### [CHALLENGE]
Render all of the rows below as one numbered list, with blank lines omitted. Leave the pictures out of the answer.
= = =
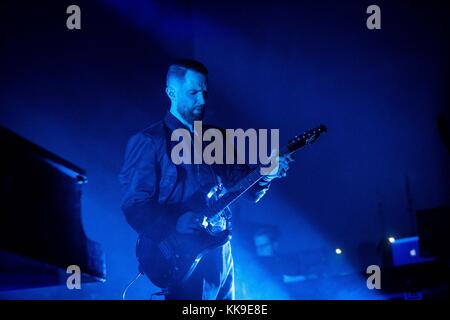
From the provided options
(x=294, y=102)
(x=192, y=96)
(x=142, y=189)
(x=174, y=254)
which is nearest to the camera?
(x=174, y=254)

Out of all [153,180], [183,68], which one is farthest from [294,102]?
[153,180]

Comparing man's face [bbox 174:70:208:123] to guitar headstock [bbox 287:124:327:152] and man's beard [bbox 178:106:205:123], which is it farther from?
guitar headstock [bbox 287:124:327:152]

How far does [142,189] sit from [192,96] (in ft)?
2.35

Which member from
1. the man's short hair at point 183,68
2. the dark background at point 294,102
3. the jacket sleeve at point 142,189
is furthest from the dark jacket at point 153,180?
the dark background at point 294,102

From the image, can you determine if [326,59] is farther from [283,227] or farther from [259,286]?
[259,286]

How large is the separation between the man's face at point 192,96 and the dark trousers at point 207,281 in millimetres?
912

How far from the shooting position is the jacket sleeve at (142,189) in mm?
2959

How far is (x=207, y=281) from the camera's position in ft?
9.78

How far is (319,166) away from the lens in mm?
5078

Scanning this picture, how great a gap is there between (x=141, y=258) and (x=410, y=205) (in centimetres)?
310

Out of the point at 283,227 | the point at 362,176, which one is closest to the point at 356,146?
the point at 362,176

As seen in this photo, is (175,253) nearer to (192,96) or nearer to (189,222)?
(189,222)

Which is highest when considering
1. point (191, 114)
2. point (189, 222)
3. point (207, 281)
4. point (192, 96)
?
point (192, 96)

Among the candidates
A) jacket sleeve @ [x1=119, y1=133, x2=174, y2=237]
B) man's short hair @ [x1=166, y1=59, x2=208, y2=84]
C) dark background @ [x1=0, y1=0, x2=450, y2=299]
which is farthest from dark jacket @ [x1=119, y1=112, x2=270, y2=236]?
dark background @ [x1=0, y1=0, x2=450, y2=299]
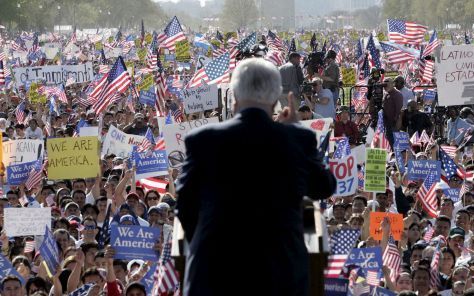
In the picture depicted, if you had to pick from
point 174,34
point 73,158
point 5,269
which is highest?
point 174,34

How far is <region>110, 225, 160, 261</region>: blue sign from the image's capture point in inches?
392

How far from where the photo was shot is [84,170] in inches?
560

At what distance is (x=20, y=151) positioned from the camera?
16156mm

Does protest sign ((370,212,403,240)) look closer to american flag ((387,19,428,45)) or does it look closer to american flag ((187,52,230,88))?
american flag ((187,52,230,88))

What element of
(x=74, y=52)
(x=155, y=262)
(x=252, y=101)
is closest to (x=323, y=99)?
(x=155, y=262)

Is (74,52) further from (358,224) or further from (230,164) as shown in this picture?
(230,164)

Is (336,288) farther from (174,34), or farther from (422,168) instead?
(174,34)

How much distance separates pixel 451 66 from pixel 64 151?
558 cm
= = =
### [EXERCISE SOLUTION]
1. From the provided options
2. (x=294, y=102)
3. (x=192, y=96)
4. (x=142, y=189)
5. (x=174, y=254)
6. which is nearest to the camera?
7. (x=174, y=254)
8. Out of all [153,180], [183,68], which one is farthest from [294,102]?
9. [153,180]
10. Comparing man's face [bbox 174:70:208:123] to guitar headstock [bbox 287:124:327:152] and man's beard [bbox 178:106:205:123], which is it farther from?
11. guitar headstock [bbox 287:124:327:152]
12. How far does [142,189] sit from [192,96] (in ft)?
13. 2.35
14. Which member from
15. 1. the man's short hair at point 183,68
16. 2. the dark background at point 294,102
17. 3. the jacket sleeve at point 142,189
18. is furthest from the dark jacket at point 153,180?
19. the dark background at point 294,102
20. From the image, can you determine if [326,59] is farther from [283,227] or farther from [259,286]?
21. [259,286]
22. How large is the separation between the man's face at point 192,96 and the dark trousers at point 207,281 in millimetres?
23. 912
24. How far from the shooting position is the jacket sleeve at (142,189) in mm?
25. 2959
26. How far is (x=207, y=281) from the camera's position in ft?
27. 9.78
28. How far is (319,166) away from the lens in mm?
29. 5078
30. Scanning this picture, how great a gap is there between (x=141, y=258) and (x=410, y=205) (in centimetres)?
31. 310
32. Out of the point at 283,227 | the point at 362,176, which one is closest to the point at 356,146?
33. the point at 362,176
34. As seen in this photo, is (175,253) nearer to (192,96) or nearer to (189,222)?
35. (189,222)
36. Which is highest when considering
37. 1. point (191, 114)
38. 2. point (189, 222)
39. 3. point (207, 281)
40. 4. point (192, 96)
41. ?
42. point (192, 96)
43. Among the candidates
44. A) jacket sleeve @ [x1=119, y1=133, x2=174, y2=237]
45. B) man's short hair @ [x1=166, y1=59, x2=208, y2=84]
46. C) dark background @ [x1=0, y1=0, x2=450, y2=299]
47. which is farthest from dark jacket @ [x1=119, y1=112, x2=270, y2=236]?
48. dark background @ [x1=0, y1=0, x2=450, y2=299]
49. In the picture depicted, if you had to pick from
50. point 174,34
51. point 73,158
52. point 5,269
53. which is highest?
54. point 174,34
55. How far is <region>110, 225, 160, 261</region>: blue sign from the image's capture point in inches?
56. 392
57. How far from where the photo was shot is [84,170] in inches?
58. 560
59. At what distance is (x=20, y=151) positioned from the camera?
60. 16156mm
61. Does protest sign ((370,212,403,240)) look closer to american flag ((387,19,428,45)) or does it look closer to american flag ((187,52,230,88))?
62. american flag ((187,52,230,88))
63. What element of
64. (x=74, y=52)
65. (x=155, y=262)
66. (x=252, y=101)
67. is closest to (x=323, y=99)?
68. (x=155, y=262)
69. Is (74,52) further from (358,224) or further from (230,164) as shown in this picture?
70. (230,164)
71. Is (336,288) farther from (174,34), or farther from (422,168) instead?
72. (174,34)
73. How much distance separates pixel 451 66 from pixel 64 151?
74. 558 cm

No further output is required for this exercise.